EXERCISE TEXT below:

Lesson 8 - Official topic

In Chapter 12 we create an LSTMCell from scratch as such:

class LSTMCell(Module):
    def __init__(self, ni, nh):
        self.ih = nn.Linear(ni,4*nh)
        self.hh = nn.Linear(nh,4*nh)

    def forward(self, input, state):
        h,c = state
        #One big multiplication for all the gates is better than 4 smaller ones
        gates = (self.ih(input) + self.hh(h)).chunk(4, 1)
        ingate,forgetgate,outgate = map(torch.sigmoid, gates[:3])
        cellgate = gates[3].tanh()

        c = (forgetgate*c) + (ingate*cellgate)
        h = outgate * c.tanh()
        return h, (h,c)

How do I create a single layer LSTM model to use this cell? This isn’t implemented in the notebook. I have tried it on my own but I’m getting an error RuntimeError: size mismatch, m1: [1024 x 64], m2: [2 x 256] at /pytorch/aten/src/TH/generic/THTensorMath.cpp:41 and I’m not sure what the mistake is. Here’s the code for the model and training:

class LMModel6(Module):
    def __init__(self, vocab_sz, n_hidden, n_layers):
        self.i_h = nn.Embedding(vocab_sz, n_hidden)
        self.lstm = LSTMCell(n_layers, n_hidden)
        self.h_o = nn.Linear(n_hidden, vocab_sz)
        self.h = torch.zeros(n_layers, bs, n_hidden)
        
    def forward(self, x):
        h, res = self.lstm(self.i_h(x), self.h)
        self.h = h.detach()
        return self.h_o(res)
    
    def reset(self):
      for h in self.h: h.zero_()
learn = Learner(dls, LMModel6(len(vocab), 64, 2), 
                loss_func=CrossEntropyLossFlat(), 
                metrics=accuracy, cbs=ModelReseter)
learn.fit_one_cycle(15, 1e-2)

Any idea how to fix this?

Can you share output of learn.summary?

Learn.summary won’t work since there is a runtime error.

But you should be able to see the inputs and outputs and then dwelve into the code to check. This is just a suggestion.

Good morning catanza hope you are having a wonderful day.

I am receiving the exact error!

I use the following to repositories at the start of my notebook as this is what, has worked for me.

https://raw.githubusercontent.com/WittmannF/course-v4/master/utils/colab_utils.py

from colab_utils import setup_fastai_colab setup_fastai_colab()

End of EXERCISE TEXT.
DATA EXCERPTS below:

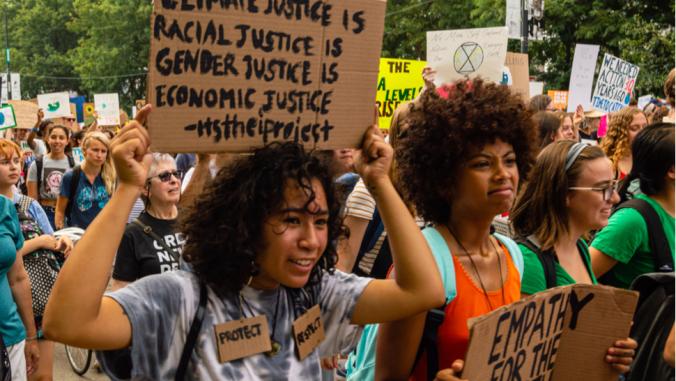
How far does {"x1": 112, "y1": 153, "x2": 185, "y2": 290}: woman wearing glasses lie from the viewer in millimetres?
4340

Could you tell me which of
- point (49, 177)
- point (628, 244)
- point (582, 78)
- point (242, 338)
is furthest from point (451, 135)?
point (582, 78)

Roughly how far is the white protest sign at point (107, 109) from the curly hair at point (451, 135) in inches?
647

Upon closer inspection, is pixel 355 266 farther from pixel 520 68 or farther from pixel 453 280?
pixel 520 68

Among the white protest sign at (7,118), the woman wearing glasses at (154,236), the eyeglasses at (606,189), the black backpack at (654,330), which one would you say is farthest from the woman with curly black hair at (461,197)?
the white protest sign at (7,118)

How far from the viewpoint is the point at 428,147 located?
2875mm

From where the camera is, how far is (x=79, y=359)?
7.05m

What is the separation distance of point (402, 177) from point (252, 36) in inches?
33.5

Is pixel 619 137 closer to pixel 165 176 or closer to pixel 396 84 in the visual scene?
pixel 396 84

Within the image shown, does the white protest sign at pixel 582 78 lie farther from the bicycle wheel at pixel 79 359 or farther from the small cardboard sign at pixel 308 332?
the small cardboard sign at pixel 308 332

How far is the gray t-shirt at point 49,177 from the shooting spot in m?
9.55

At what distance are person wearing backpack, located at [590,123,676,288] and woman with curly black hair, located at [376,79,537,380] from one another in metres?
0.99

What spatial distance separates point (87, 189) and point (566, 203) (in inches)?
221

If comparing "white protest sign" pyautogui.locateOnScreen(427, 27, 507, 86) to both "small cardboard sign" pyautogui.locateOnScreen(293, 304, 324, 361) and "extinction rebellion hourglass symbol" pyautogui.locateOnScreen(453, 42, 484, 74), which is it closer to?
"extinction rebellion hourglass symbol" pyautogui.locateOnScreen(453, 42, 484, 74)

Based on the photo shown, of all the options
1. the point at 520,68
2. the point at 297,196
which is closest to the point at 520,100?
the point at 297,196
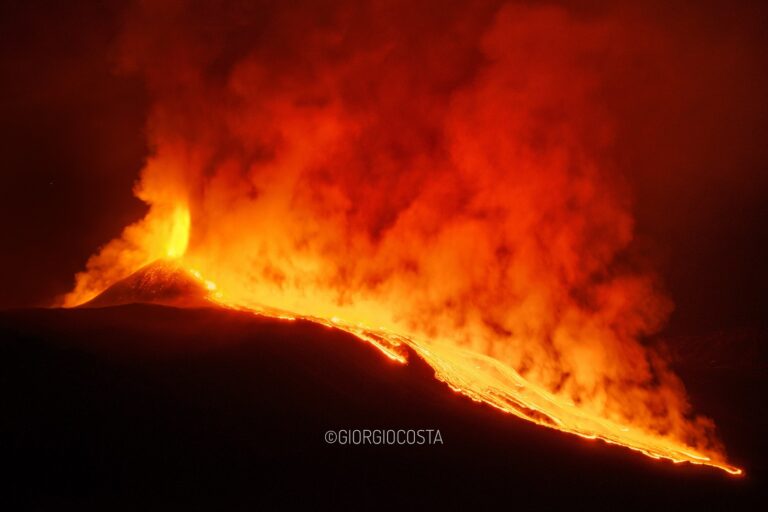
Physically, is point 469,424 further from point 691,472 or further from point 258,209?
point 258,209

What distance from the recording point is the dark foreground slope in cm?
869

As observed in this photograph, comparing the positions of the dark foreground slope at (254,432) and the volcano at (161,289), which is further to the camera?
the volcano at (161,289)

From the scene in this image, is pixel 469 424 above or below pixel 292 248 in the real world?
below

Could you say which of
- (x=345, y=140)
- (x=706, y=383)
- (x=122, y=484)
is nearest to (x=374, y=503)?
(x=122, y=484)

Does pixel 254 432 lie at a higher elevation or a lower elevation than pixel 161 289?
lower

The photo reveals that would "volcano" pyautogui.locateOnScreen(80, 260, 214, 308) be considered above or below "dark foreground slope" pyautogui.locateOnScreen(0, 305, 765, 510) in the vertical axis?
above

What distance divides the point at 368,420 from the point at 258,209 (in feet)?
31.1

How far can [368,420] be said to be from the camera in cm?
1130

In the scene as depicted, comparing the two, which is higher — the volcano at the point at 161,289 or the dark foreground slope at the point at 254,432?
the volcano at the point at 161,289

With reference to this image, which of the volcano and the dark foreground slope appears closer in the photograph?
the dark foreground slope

End of DATA EXCERPTS.
DATA EXCERPTS below:

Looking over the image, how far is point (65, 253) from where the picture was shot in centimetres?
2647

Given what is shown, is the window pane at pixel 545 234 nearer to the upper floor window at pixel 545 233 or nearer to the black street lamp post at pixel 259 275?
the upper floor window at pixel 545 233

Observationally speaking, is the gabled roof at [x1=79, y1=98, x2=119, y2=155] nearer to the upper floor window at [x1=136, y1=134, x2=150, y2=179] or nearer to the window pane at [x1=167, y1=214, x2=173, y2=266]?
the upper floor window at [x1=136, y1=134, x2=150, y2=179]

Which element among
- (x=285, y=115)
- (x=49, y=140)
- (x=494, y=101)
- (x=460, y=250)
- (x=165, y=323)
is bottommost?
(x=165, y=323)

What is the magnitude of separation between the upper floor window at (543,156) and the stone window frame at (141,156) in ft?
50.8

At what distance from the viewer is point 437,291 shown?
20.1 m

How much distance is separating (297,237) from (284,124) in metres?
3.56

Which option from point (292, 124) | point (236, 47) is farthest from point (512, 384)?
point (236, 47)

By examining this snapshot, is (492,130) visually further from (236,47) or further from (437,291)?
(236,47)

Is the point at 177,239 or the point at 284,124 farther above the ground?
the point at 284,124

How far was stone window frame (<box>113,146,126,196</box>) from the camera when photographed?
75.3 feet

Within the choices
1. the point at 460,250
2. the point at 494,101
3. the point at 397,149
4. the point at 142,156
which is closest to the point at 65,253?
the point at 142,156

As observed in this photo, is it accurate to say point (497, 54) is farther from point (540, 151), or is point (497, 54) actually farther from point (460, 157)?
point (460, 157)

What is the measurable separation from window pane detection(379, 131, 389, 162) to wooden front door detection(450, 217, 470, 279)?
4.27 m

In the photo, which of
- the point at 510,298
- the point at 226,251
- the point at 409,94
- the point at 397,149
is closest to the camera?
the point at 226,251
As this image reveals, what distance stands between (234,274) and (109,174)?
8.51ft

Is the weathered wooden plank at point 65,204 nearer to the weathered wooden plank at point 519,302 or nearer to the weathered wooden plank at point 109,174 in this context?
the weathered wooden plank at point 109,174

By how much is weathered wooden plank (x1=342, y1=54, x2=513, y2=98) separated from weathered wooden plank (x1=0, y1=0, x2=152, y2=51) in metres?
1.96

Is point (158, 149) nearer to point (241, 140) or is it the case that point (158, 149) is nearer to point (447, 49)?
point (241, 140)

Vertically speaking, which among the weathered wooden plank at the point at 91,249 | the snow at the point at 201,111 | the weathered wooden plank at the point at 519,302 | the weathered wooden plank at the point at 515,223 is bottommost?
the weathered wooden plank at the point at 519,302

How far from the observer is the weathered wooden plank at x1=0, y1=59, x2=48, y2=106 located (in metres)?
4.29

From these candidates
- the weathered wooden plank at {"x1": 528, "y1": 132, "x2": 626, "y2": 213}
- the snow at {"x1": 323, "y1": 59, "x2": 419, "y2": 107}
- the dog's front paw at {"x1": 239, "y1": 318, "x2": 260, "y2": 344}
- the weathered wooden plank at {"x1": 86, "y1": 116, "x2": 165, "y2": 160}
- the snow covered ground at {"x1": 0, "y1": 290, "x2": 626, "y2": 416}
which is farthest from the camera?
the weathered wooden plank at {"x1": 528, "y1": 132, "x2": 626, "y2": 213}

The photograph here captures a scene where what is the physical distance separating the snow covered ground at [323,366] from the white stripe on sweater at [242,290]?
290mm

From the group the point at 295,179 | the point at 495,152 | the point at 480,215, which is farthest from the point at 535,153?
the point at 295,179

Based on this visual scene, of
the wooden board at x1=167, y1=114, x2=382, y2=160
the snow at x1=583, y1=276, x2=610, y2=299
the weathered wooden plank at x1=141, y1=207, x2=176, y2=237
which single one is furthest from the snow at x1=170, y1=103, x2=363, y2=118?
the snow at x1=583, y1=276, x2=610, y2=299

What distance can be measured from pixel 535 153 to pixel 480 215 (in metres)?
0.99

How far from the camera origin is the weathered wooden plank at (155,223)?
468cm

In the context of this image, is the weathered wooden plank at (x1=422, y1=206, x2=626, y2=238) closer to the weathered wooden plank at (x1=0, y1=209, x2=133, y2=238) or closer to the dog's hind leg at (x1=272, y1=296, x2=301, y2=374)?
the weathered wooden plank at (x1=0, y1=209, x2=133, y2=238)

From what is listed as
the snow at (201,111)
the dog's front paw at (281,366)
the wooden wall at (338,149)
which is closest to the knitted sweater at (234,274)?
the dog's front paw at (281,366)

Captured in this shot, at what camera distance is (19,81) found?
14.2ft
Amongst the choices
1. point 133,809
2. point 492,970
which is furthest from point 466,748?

End of DATA EXCERPTS.

-- WHAT TO DO --
In the forum thread, which chapter creates an LSTMCell from scratch? You won't need the records.

-- TASK RESULT --
Chapter 12